Gastineau smoked in silence for a few seconds, inhaling the smoke slowly, as though formulating a plan of explanation. “I am like a man newly risen from the dead;” he spoke deliberately with a curious tenseness; “or rather, like one born in manhood instead of infancy. Life has come upon me so suddenly, so unexpectedly, that I am bewildered. I cannot look ahead yet, cannot order my existence.”
“I can understand that,” Herriard commented.

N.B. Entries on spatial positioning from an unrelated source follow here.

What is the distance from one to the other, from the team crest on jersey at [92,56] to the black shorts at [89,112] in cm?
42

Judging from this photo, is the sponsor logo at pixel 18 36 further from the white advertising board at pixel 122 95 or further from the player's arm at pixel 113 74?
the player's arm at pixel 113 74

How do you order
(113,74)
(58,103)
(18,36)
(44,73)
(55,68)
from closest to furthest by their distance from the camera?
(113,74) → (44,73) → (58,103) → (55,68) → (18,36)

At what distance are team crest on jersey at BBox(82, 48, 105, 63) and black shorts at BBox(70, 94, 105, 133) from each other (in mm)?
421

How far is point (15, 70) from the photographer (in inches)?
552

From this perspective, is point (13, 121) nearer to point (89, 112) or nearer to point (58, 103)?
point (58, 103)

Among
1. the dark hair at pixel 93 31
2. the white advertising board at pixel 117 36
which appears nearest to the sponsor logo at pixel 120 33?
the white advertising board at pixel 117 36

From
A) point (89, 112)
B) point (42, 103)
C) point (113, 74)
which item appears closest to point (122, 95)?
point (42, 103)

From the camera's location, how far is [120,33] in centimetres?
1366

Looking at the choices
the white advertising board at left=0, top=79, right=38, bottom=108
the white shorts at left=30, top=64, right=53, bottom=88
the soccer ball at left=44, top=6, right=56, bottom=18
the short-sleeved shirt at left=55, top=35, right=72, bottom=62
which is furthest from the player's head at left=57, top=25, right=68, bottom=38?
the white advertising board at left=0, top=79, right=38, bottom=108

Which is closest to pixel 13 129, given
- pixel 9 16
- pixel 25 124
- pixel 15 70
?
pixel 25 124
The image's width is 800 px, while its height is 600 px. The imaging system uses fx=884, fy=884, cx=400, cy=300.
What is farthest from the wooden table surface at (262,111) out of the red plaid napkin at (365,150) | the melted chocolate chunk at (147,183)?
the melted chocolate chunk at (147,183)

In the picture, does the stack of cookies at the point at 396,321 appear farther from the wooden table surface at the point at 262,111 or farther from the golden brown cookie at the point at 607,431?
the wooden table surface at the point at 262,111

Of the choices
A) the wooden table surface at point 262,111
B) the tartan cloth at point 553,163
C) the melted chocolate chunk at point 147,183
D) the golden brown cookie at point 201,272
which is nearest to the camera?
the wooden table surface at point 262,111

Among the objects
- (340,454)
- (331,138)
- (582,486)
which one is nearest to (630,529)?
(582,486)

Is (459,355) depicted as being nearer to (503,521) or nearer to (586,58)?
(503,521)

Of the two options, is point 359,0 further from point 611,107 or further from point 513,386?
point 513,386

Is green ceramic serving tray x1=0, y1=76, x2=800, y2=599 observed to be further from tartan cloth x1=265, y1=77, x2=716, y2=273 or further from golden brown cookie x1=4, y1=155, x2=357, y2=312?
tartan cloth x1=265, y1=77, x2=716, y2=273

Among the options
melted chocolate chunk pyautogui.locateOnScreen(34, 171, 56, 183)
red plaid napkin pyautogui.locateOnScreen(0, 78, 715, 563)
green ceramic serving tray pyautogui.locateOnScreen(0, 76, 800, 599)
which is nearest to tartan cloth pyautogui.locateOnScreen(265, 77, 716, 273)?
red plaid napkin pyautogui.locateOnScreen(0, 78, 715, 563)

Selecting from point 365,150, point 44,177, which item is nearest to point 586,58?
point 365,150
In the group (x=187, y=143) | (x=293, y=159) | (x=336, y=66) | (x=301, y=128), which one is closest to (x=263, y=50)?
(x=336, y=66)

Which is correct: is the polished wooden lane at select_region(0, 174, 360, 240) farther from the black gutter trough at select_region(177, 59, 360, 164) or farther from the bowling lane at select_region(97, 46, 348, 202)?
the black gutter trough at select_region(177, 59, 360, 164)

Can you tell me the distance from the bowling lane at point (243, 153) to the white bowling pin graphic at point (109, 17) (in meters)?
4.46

“Whether to go back to the old life,” Gastineau continued musingly, yet characteristically alert; “or to start an entirely new one, to carve out a fresh career; to conquer another world, rather than to throw myself again into the old arena with its sordid dust, its contemptible applause? That is the question,” he raised his tone, “to go back to the wrangling, the quibbling, the stench of the Courts, the knocking of sense into and prejudice out of the butchers’ skulls of twelve greasy tradesmen, the blunting of one’s wits against the Judge’s shield of complacent stupidity and short-sightedness, the disgusting obligation to win a ruffian’s or a sharper’s fight against a decent fellow; to be jostled all day by glib, shabby lawyers’ clerks, reeking of cheap cigarettes and bristling with impudence: to be at the beck and call of any swindler who wants to ply his trade with impunity, fortified by counsel’s opinion; then to go down to the House of Commons as special pleader for a bill which one knows is to rob one class in order to bribe another; to bustle through life with an axe to grind, and to cajole every useful fool into acting as a grindstone, faugh! is it worth it, all over again? No; I feel I must fill my new lungs with a fresher atmosphere.”
“You forget the rewards, Gastineau,” Herriard said, wondering how far the other was in earnest; “the rewards which were admittedly within your reach.”
“Rewards!” he burst out contemptuously. “Fancy me a Judge. How long do you think my tongue, my spirit, would let me sit on the Bench? The Woolsack, which my flatterers promised me, do you see me there? Could I school myself to prose and mouth, and stage-manage the mummery of their Lordships’ House? No, Herriard. This is a new birth of mine. I may drift back to the old trade; but if my heart was ever in it—which I doubt—it will never be there again.”
“After such an indictment of a vocation which is mine too,” Herriard observed, with a doubtful smile, “it is perhaps as well that our offensive alliance is coming to an end.”
Gastineau glanced at him sharply, as though in search of a lurking sarcasm. “The intellectual side of our profession, as it should be, is one thing,” he said quietly; “the practical scrimmage, as it is, is quite another. It has amused me to help you, to have something of the fight without any of the dust. Now——” he gave a significant shrug, and lighted another cigarette.
To Herriard it seemed unwise to pursue the delicate subject further. It was evident that his release from the partnership was forthcoming, and that was his great desire. “You have not explained the mystery of your recovery,” he said.